Le sujet a perdu de son importance dans les cercles bruxellois, ce qui a permis à des questions telles que l'immigration et le transport durable de revenir en tête de l'ordre du jour.

Le calme ne doit cependant pas se transformer en complaisance, avertissent les experts, car l'inadéquation entre l'offre et la demande au niveau mondial devrait continuer à peser sur les prix.

Les économies de gaz et les importations de GNL devraient se conjuguer pour éviter que le drame de 2022 ne se répète, estime Nikoline Bromander, analyste principale chez Rystad Energy, un cabinet de recherche indépendant.

"L'Europe aborde 2023 avec un marché mieux équilibré ", a déclaré Mme Bromander à Euronews. "Pour l'instant, il semble que les fondamentaux solides de l'offre et du stockage contrecarrent les prévisions météorologiques froides".

D'ici la fin de l'année, l'Europe sera en mesure d'importer 78 milliards de m3 de GNL supplémentaires, ouvrant la voie à des flux réguliers en provenance des États-Unis, du Qatar, du Nigeria et d'autres producteurs.

Toutefois, a souligné M. Bromader, l'Europe ne sera pas le seul client à courir après ces navires de GNL.

"Nous estimons que 60 % du GNL dont l'Europe aura besoin en 2023 prendra la forme de volumes non contractuels provenant du marché au comptant", a déclaré M. Bromader. "Cela obligera l'Europe à rivaliser avec le marché mondial, y compris l'Asie, et devrait se traduire par un marché tendu jusqu'en 2023."

Ben McWilliams s'est montré tout aussi prudent, déclarant que "même si le pouvoir de la Russie de tordre les marchés à sa guise a été réduit, la crise énergétique "évolue et change, mais elle n'est certainement pas terminée".

"Nous entrons maintenant dans une nouvelle phase où les prix du gaz sont encore structurellement plus élevés qu'il y a deux ans.
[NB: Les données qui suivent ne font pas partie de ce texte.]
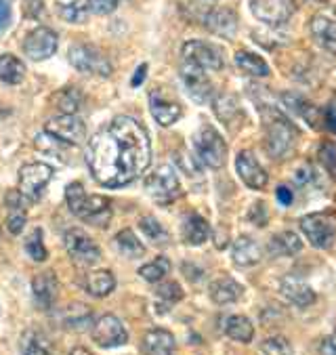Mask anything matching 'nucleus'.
<instances>
[{
    "label": "nucleus",
    "instance_id": "35",
    "mask_svg": "<svg viewBox=\"0 0 336 355\" xmlns=\"http://www.w3.org/2000/svg\"><path fill=\"white\" fill-rule=\"evenodd\" d=\"M116 244H118L120 252H122L124 257H128V259H139V257L145 252L141 240H139L137 236H134L130 230H122V232L116 236Z\"/></svg>",
    "mask_w": 336,
    "mask_h": 355
},
{
    "label": "nucleus",
    "instance_id": "16",
    "mask_svg": "<svg viewBox=\"0 0 336 355\" xmlns=\"http://www.w3.org/2000/svg\"><path fill=\"white\" fill-rule=\"evenodd\" d=\"M236 171L240 175V179L250 187V189H263L269 181V175L265 173V168L258 164L256 156L250 150H244L238 154L236 160Z\"/></svg>",
    "mask_w": 336,
    "mask_h": 355
},
{
    "label": "nucleus",
    "instance_id": "30",
    "mask_svg": "<svg viewBox=\"0 0 336 355\" xmlns=\"http://www.w3.org/2000/svg\"><path fill=\"white\" fill-rule=\"evenodd\" d=\"M236 65L242 69L248 76H256V78H265L269 76V65L263 57L248 53V51H238L236 53Z\"/></svg>",
    "mask_w": 336,
    "mask_h": 355
},
{
    "label": "nucleus",
    "instance_id": "20",
    "mask_svg": "<svg viewBox=\"0 0 336 355\" xmlns=\"http://www.w3.org/2000/svg\"><path fill=\"white\" fill-rule=\"evenodd\" d=\"M204 24L213 34L221 38H233L238 32V17L231 9H213L206 15Z\"/></svg>",
    "mask_w": 336,
    "mask_h": 355
},
{
    "label": "nucleus",
    "instance_id": "52",
    "mask_svg": "<svg viewBox=\"0 0 336 355\" xmlns=\"http://www.w3.org/2000/svg\"><path fill=\"white\" fill-rule=\"evenodd\" d=\"M70 355H93V353L89 349H85V347H76V349L70 351Z\"/></svg>",
    "mask_w": 336,
    "mask_h": 355
},
{
    "label": "nucleus",
    "instance_id": "26",
    "mask_svg": "<svg viewBox=\"0 0 336 355\" xmlns=\"http://www.w3.org/2000/svg\"><path fill=\"white\" fill-rule=\"evenodd\" d=\"M231 259L238 267H252L263 259V250L252 238L242 236L236 240V244L231 248Z\"/></svg>",
    "mask_w": 336,
    "mask_h": 355
},
{
    "label": "nucleus",
    "instance_id": "37",
    "mask_svg": "<svg viewBox=\"0 0 336 355\" xmlns=\"http://www.w3.org/2000/svg\"><path fill=\"white\" fill-rule=\"evenodd\" d=\"M91 318H93V313H91V309L87 307V305H70L67 307V311H65V324L70 326V328H74V330H82L87 324H91Z\"/></svg>",
    "mask_w": 336,
    "mask_h": 355
},
{
    "label": "nucleus",
    "instance_id": "44",
    "mask_svg": "<svg viewBox=\"0 0 336 355\" xmlns=\"http://www.w3.org/2000/svg\"><path fill=\"white\" fill-rule=\"evenodd\" d=\"M59 13L65 21H70V24H85L87 21V7L80 3L63 5V7H59Z\"/></svg>",
    "mask_w": 336,
    "mask_h": 355
},
{
    "label": "nucleus",
    "instance_id": "3",
    "mask_svg": "<svg viewBox=\"0 0 336 355\" xmlns=\"http://www.w3.org/2000/svg\"><path fill=\"white\" fill-rule=\"evenodd\" d=\"M299 141V130L282 116H276L272 122L267 124V135H265V148L267 154L276 158V160H284L290 158Z\"/></svg>",
    "mask_w": 336,
    "mask_h": 355
},
{
    "label": "nucleus",
    "instance_id": "8",
    "mask_svg": "<svg viewBox=\"0 0 336 355\" xmlns=\"http://www.w3.org/2000/svg\"><path fill=\"white\" fill-rule=\"evenodd\" d=\"M250 11L267 26H282L297 13V0H250Z\"/></svg>",
    "mask_w": 336,
    "mask_h": 355
},
{
    "label": "nucleus",
    "instance_id": "42",
    "mask_svg": "<svg viewBox=\"0 0 336 355\" xmlns=\"http://www.w3.org/2000/svg\"><path fill=\"white\" fill-rule=\"evenodd\" d=\"M317 158H319V164L332 177H336V146L330 144V141H326V144H321L319 150H317Z\"/></svg>",
    "mask_w": 336,
    "mask_h": 355
},
{
    "label": "nucleus",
Et je dirais qu'il est très peu probable qu'ils reviennent à leur niveau d'il y a deux ans, au moins pour les deux prochaines années", a déclaré Ben McWilliams.

"Le système restera sous pression. Nous sommes donc toujours dans une situation de crise".

La Commission européenne a déjà proposé de prolonger le plan de réduction de 15 % du gaz jusqu'en mars 2024, ce qui montre à quel point les économies sont devenues fondamentales. Les premiers achats conjoints de gaz sont prévus pour l'été, l'objectif étant d'obtenir des prix plus bas pour remplir les réservoirs souterrains.

"Il est maintenant important que les États membres maintiennent le cap et poursuivent les actions qui permettront d'atteindre notre double objectif : la sécurité énergétique et des prix abordables", a déclaré le commissaire Simson.

Mais la question de savoir ce qui constitue des "prix abordables" en temps de guerre est encore à l'ordre du jour.

Les ménages s'efforcent de trouver un moyen d'intégrer des factures plus élevées dans leurs dépenses mensuelles sans faire de sacrifices désagréables. Les dirigeants politiques et les associations professionnelles mettent en garde contre une perte irrémédiable de compétitivité et un exode industriel massif si les factures d'énergie refusent de baisser.

Combien de temps la crise énergétique européenne va-t-elle durer ?

"Tant que l'économie dépendra de l'approvisionnement en gaz et que la transition énergétique ne sera pas achevée, cette vulnérabilité au prix du gaz ou à ce que les fournisseurs de gaz décident de faire subsistera. C'est pourquoi l'état d'alerte sera maintenu", a déclaré Elisabetta Cornago.

"Nous ne sommes pas sortis de l'auberge".